Exercise objective:
Copy out every line exactly, passing over the pictures.

Data provided:

== == ==

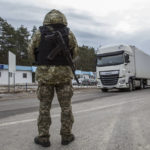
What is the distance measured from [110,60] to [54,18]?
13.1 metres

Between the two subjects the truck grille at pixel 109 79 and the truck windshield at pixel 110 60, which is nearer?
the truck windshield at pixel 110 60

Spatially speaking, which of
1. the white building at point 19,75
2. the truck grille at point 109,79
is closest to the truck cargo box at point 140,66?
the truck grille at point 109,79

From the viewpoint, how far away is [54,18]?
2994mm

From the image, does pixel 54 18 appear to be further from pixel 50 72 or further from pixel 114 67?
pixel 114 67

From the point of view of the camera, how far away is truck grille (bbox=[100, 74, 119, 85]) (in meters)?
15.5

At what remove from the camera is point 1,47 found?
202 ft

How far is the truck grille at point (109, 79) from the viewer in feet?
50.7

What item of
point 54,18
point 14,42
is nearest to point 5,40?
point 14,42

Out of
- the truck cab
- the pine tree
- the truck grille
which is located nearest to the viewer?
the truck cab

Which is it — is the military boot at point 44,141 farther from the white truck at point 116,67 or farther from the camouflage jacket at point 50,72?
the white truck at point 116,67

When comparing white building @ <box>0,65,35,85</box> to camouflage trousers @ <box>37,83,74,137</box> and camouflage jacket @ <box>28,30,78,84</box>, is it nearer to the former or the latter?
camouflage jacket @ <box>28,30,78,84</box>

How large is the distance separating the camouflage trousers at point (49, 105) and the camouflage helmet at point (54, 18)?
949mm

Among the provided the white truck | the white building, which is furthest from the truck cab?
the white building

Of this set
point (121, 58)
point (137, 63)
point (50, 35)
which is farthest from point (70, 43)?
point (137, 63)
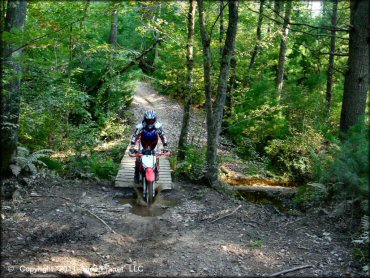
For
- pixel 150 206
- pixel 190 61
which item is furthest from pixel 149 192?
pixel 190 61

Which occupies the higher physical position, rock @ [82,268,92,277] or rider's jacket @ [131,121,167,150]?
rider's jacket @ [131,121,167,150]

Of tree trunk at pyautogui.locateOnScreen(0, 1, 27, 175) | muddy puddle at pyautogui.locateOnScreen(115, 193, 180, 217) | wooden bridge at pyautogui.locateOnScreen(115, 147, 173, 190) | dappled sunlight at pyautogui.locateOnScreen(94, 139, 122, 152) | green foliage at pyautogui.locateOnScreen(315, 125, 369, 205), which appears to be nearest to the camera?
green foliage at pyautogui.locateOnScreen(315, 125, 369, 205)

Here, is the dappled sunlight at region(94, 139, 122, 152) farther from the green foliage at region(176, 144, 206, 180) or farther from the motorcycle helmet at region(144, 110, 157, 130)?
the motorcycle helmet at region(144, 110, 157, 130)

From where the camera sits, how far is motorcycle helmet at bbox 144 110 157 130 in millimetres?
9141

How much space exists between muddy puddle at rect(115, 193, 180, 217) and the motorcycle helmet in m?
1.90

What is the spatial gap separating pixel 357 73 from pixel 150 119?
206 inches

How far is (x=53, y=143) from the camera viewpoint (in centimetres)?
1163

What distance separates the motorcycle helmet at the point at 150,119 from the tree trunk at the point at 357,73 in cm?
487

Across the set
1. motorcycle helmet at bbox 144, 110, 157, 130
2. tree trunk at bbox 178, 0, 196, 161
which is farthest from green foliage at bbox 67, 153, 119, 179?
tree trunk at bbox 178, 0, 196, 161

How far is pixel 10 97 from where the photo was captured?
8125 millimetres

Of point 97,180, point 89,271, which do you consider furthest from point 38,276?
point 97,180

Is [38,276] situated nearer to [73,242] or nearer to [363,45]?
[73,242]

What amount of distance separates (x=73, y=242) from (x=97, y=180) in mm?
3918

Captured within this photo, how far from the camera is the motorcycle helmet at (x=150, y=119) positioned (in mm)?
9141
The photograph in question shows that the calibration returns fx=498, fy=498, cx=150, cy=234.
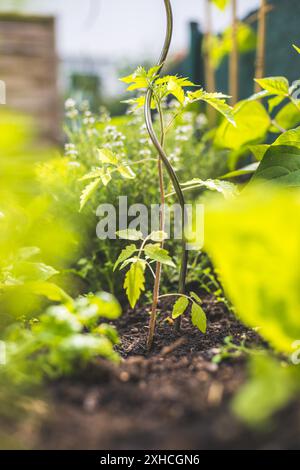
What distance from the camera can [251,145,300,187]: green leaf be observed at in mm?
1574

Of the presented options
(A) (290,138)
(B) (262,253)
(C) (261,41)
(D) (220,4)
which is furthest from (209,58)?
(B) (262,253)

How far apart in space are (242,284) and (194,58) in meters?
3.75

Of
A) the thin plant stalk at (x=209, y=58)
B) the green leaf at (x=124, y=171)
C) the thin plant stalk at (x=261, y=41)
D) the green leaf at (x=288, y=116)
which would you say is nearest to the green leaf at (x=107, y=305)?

== == ==

Task answer:
What is the distance measured from [110,60] to [54,18]?
13.1 metres

Between the two subjects the truck grille at pixel 109 79 and the truck windshield at pixel 110 60, which is nearer?
the truck windshield at pixel 110 60

Spatially speaking, which of
1. the white building at point 19,75
2. the truck grille at point 109,79
is closest to the truck cargo box at point 140,66?
the truck grille at point 109,79

From the viewpoint, how far away is [54,18]?
2994mm

From the image, does pixel 54 18 appear to be further from pixel 50 72 or further from pixel 114 67?
pixel 114 67

From the point of view of the camera, how far away is truck grille (bbox=[100, 74, 119, 85]) (in meters)?
15.5

At what remove from the camera is point 1,47 found?
202 ft

How far is the truck grille at point (109, 79) from the viewer in feet?
50.7

What item of
point 54,18
point 14,42
is nearest to point 5,40?
point 14,42

Out of
- the truck cab
- the pine tree
- the truck grille
which is located nearest to the viewer?
the truck cab

Which is it — is the military boot at point 44,141 farther from the white truck at point 116,67 or farther from the camouflage jacket at point 50,72?
the white truck at point 116,67

When comparing white building @ <box>0,65,35,85</box> to camouflage trousers @ <box>37,83,74,137</box> and camouflage jacket @ <box>28,30,78,84</box>, is it nearer to the former or the latter?
camouflage jacket @ <box>28,30,78,84</box>

How large is the distance separating the camouflage trousers at point (49, 105) and the camouflage helmet at point (54, 18)?
949mm

Among the provided the white truck | the white building, which is furthest from the truck cab?
the white building

Of this set
point (121, 58)
point (137, 63)
point (50, 35)
which is farthest from point (70, 43)?
point (137, 63)
For
- pixel 150 206
- pixel 190 61
which item is furthest from pixel 149 192?
pixel 190 61

Which occupies the higher physical position, rock @ [82,268,92,277] or rider's jacket @ [131,121,167,150]?
rider's jacket @ [131,121,167,150]

Of tree trunk at pyautogui.locateOnScreen(0, 1, 27, 175) | muddy puddle at pyautogui.locateOnScreen(115, 193, 180, 217) | wooden bridge at pyautogui.locateOnScreen(115, 147, 173, 190) | dappled sunlight at pyautogui.locateOnScreen(94, 139, 122, 152) | green foliage at pyautogui.locateOnScreen(315, 125, 369, 205), which appears to be nearest to the camera?
green foliage at pyautogui.locateOnScreen(315, 125, 369, 205)

Here, is the dappled sunlight at region(94, 139, 122, 152) farther from the green foliage at region(176, 144, 206, 180) or farther from the motorcycle helmet at region(144, 110, 157, 130)?
the motorcycle helmet at region(144, 110, 157, 130)

From where the camera sits, how far is motorcycle helmet at bbox 144 110 157 130 in millimetres?
9141

How much space exists between muddy puddle at rect(115, 193, 180, 217) and the motorcycle helmet in m?
1.90

What is the spatial gap separating pixel 357 73 from pixel 150 119?
206 inches

How far is (x=53, y=143) from the camera viewpoint (in centimetres)?
1163

What distance separates the motorcycle helmet at the point at 150,119 from the tree trunk at the point at 357,73 in cm?
487

Across the set
1. motorcycle helmet at bbox 144, 110, 157, 130
2. tree trunk at bbox 178, 0, 196, 161
which is farthest from green foliage at bbox 67, 153, 119, 179?
tree trunk at bbox 178, 0, 196, 161

How far is pixel 10 97 from where the photo was captured?
8125 millimetres

Of point 97,180, point 89,271, which do you consider furthest from point 38,276?
point 97,180

Is [38,276] situated nearer to [73,242] or nearer to [363,45]?
[73,242]

What amount of distance separates (x=73, y=242) from (x=97, y=180) in mm?
3918

Captured within this photo, how far from the camera is the motorcycle helmet at (x=150, y=119) positioned (in mm)?
9141
The photograph in question shows that the calibration returns fx=498, fy=498, cx=150, cy=234.
What distance from the camera can [251,145,300,187]: green leaf be observed at in mm?
1574

Of the presented options
(A) (290,138)
(B) (262,253)
(C) (261,41)
(D) (220,4)
which is furthest from (209,58)?
(B) (262,253)

How far apart in space are (242,284) and (194,58) in meters?
3.75

Of
A) the thin plant stalk at (x=209, y=58)
B) the green leaf at (x=124, y=171)
C) the thin plant stalk at (x=261, y=41)
D) the green leaf at (x=288, y=116)
which would you say is nearest to the green leaf at (x=107, y=305)?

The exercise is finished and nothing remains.